Lecture 3: “Comparative of Vedanta and Advaita Shaiva Philosophy”
This lecture is just a few short pages and brings together the chapter on Vedanta and the chapter on Shaivagama and it describes the popular philosophy of Vedanta as a kind of dualism as it rejects immanence and rejects the world of physical reality as being unreal. Shankara’s Vedanta sees action in the material world as only capable of producing karma. Kashmiri Shaivism, however, sees action as a manifestation of the ultimate, rather than a veiling or distraction of the Ultimate. “Shaivagama takes kriya [activity], in a wide sense, in the sense of chiti-shakti, in the sense of spanda, throb or pulsation to manifest,” (44). Singh points out that Shankara is distinct from Brahman. “If maya is something quite external, then advaita [non-dualism] cannot be maintained. If maya is shakti of Brahman, then surely, it is an activity of Brahman,” (45).

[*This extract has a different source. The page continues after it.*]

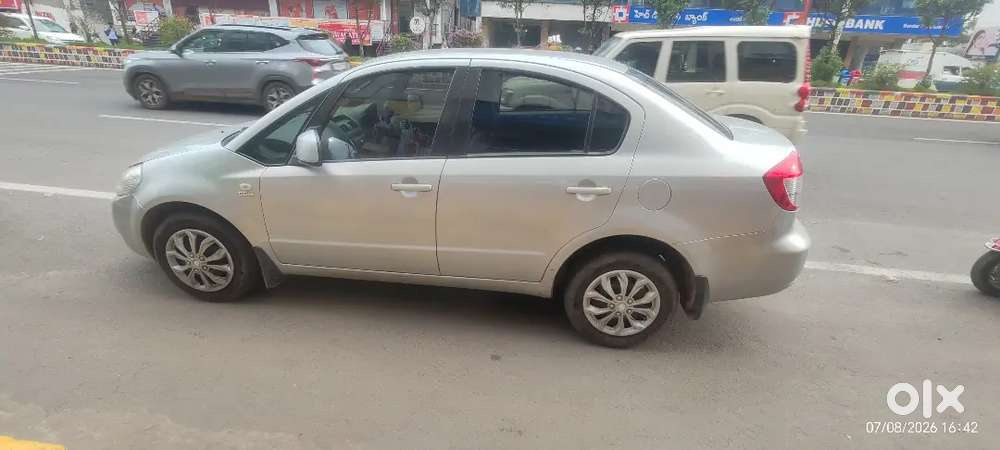 Maruti Suzuki Sx4 Diesel Manual 2012 We Used, Looks Bran New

This distinction of whether or not maya is something separate from or is a unitary aspect of Brahman has practical as well as theological implications. In a dualistic, transcendent-only spirituality (whether Hindu or Christian) we see a correlation with the devaluing of the Earth, of the body, of women. Mother Earth, matter (which is an English word that comes from the root Latin, mater, or “mother”), and the feminine are all related principle ideas. In Hinduism, maya is feminine, and orthodox teachings are often misogynistic. However, Kashmiri Shaivism recognizes the feminine Shakti as a manifestation of, not as separate from, Shiva. Kashmiri Shaivism thus preserves elements of the ancient mother goddess spiritualities of ancient India, which formed a zone of the veneration of the goddess across India and the Fertile Crescent. Singh writes, “Maya is the creative power of the Divine, Maya is not a power of illusion,” (47). Further, Singh writes, “Manifestation only means making explicit what is implicit. Variety is not contradictory to unity,” (48).

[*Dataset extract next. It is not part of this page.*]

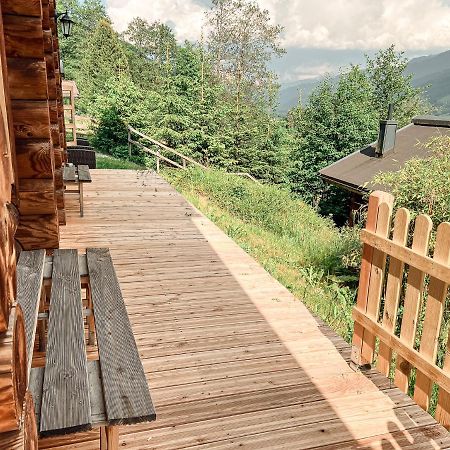 Lengalm Huetten I & II Mit Sauna Lengdorf Eksteriør billede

The ideal of mukti [liberation] in Vedanta is kaivalya or isolation just as in Samkhya-yoga. The only difference is that in Samkhya-yoga, it is isolation from prakriti [the changing natural world], in Vedanta, it is isolation from maya. The ideal of mukti in Shaivagama is shivatva-yojana or being integrated with Shiva.
According to Vedanta, the world is annulled in mukti. According to Shaivagama, the world appears to be a form of Shiva-consciousness in liberation, (51).
Singh describes Shaivagama, Kashmiri Shaivism, as a true non-dual tradition that recognizes the essence of the Divine as both manifest within physical reality and also transcendent to physical reality. Non-dualism is not just an esoteric, theological concept, it is an organizing framework that changes the way we view human nature, physical reality, and the Divine. It brings us into harmony and unity with all that is. The practical concern is that those whose belief system is based on duality see the world through the lens of separation, of us/them. This leads, ultimately, to oppression and abuse of women, indigenous people and those who are labelled as “other” or “enemy of the people.” It also leads to exploitation and degradation of the environment because people functioning in dualism do not see that they are part of the environment and part of the Earth and think they can act without feeling any impact or repercussions of their actions. Perhaps, now more than ever, we should be striving for an experience of non-duality in order to become the medicine that is much needed in our current wounded world and fractured political state.